USE_LC_TEXT_TO_GRAPH=true # only needed for Neo4j when LANGCHAIN_PG_VECTOR_SEARCH=true
USE_PG_NEIGHBORHOOD=true # default true; auto-enabled when LANGCHAIN_PG_VECTOR_SEARCH=true
LANGCHAIN_PG_VECTOR_SEARCH=false # GraphEntityVectorRetriever (Neo4j only, default false)
RDF / SPARQL Stores¶
RDF stores are always accessed via LangChain SPARQL chains (controlled by RDF_GRAPH_DB):
RDF_GRAPH_DB |
Port | Adapter | Chain Type |
|---|---|---|---|
graphdb | 7200 | GraphDBLangChainAdapter | _GraphDBQAChain (custom OntotextGraphDBQAChain subclass) |
fuseki | 3030 | FusekiLangChainAdapter | _GenericSparqlQAChain (GraphSparqlQAChain subclass) |
oxigraph | 7878 | OxigraphLangChainAdapter | _GenericSparqlQAChain |
neptune_rdf | 8182 | NeptuneRDFAdapter | _GenericSparqlQAChain |
All adapters share:
- _ensure_sparql_prefixes() — auto-injects missing PREFIX declarations (kg:, onto:, company:, common:, rdfs:, rdf:, xsd:, owl:)
- Live schema introspection at startup (predicates + types fetched via SELECT DISTINCT ?p / ?t)

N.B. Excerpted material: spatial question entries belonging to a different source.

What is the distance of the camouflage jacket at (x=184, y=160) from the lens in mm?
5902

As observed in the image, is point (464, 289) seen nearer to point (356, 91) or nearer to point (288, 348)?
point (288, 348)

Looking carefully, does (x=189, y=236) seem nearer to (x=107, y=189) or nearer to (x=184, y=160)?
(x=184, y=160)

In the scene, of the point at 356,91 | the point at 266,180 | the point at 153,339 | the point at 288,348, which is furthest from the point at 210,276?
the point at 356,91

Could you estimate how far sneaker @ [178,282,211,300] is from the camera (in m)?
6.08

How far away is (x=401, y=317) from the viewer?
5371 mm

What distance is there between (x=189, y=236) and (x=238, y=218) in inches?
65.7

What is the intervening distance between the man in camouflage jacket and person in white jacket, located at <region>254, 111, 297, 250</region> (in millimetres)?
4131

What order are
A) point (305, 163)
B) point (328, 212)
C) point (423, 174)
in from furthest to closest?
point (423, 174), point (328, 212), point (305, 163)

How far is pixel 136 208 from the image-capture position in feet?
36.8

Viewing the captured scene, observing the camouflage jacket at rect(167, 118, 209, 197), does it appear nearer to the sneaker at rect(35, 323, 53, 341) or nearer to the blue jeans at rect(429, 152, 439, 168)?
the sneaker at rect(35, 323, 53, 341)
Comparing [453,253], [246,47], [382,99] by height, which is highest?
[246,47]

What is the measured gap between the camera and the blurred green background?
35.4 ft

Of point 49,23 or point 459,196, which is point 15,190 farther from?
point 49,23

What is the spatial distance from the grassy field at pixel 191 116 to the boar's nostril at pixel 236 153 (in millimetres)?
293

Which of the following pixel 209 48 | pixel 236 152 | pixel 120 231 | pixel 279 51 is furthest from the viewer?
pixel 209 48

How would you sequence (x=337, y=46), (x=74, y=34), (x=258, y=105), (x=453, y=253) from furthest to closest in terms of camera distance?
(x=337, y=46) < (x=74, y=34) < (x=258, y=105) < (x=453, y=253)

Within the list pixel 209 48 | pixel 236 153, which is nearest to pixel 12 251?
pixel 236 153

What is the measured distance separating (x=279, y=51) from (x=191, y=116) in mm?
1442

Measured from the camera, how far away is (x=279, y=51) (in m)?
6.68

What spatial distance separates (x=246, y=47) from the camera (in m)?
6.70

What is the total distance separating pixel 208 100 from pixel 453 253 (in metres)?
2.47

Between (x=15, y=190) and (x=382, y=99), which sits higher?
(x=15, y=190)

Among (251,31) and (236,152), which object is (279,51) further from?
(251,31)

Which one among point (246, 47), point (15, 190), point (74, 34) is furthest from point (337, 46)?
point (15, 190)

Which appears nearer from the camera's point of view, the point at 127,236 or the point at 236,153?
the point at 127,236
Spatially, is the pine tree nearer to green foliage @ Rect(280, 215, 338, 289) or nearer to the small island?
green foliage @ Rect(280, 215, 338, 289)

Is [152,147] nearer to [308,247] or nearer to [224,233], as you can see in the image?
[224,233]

- SPARQL broad-fallback retry: on 0 rows, extracts shortest entity keyword and retries bi-directional UNION
Vector Stores¶
Set VECTOR_DB to pick the store; set VECTOR_BACKEND=langchain to use LC adapters:
VECTOR_DB |
LI Adapter | LC Adapter | Notes |
|---|---|---|---|
qdrant | QdrantVectorStore | QdrantVectorStore (LC) | Default recommended |
elasticsearch | ElasticsearchStore | ElasticsearchStore (LC) | |
opensearch | OpensearchVectorClient | LC OpenSearch adapter | |
milvus | MilvusVectorStore | Milvus (LC) | gRPC host/port; auto_id=True |
weaviate | WeaviateVectorStore | WeaviateVectorStore (LC) | Sync client in FastAPI; Filter.by_property delete |
chroma | ChromaVectorStore | Chroma (LC) | HTTP client or persist mode |
pinecone | PineconeVectorStore | PineconeVectorStore (LC) | Cloud index |
postgres | PGVectorStore | PGVector (LC) | langchain_pg_collection/embedding tables |
lancedb | LanceDBVectorStore | LanceDB (LC) | uri/table_name new API; inspect.signature detection |
neo4j | Neo4jVectorStore | Neo4jVector (LC) | Embedded in graph store |
Per-store config: {TYPE}_VECTOR_DB_CONFIG={"host":...} (e.g. QDRANT_VECTOR_DB_CONFIG, MILVUS_VECTOR_DB_CONFIG)
Search / BM25 Stores¶
Set SEARCH_DB; set SEARCH_BACKEND=langchain for LC adapters:
SEARCH_DB |
LI | LC |
|---|---|---|
bm25 |
LI BM25Retriever |
LC BM25Retriever (in-memory) |
elasticsearch |
LI ES client | ElasticsearchStore BM25 |
opensearch |
LI OS client | LC OpenSearch BM25 |
Per-store config: {TYPE}_SEARCH_DB_CONFIG={"host":...}
Chunker Backends¶
CHUNKER_BACKEND=llamaindex # SentenceSplitter (default)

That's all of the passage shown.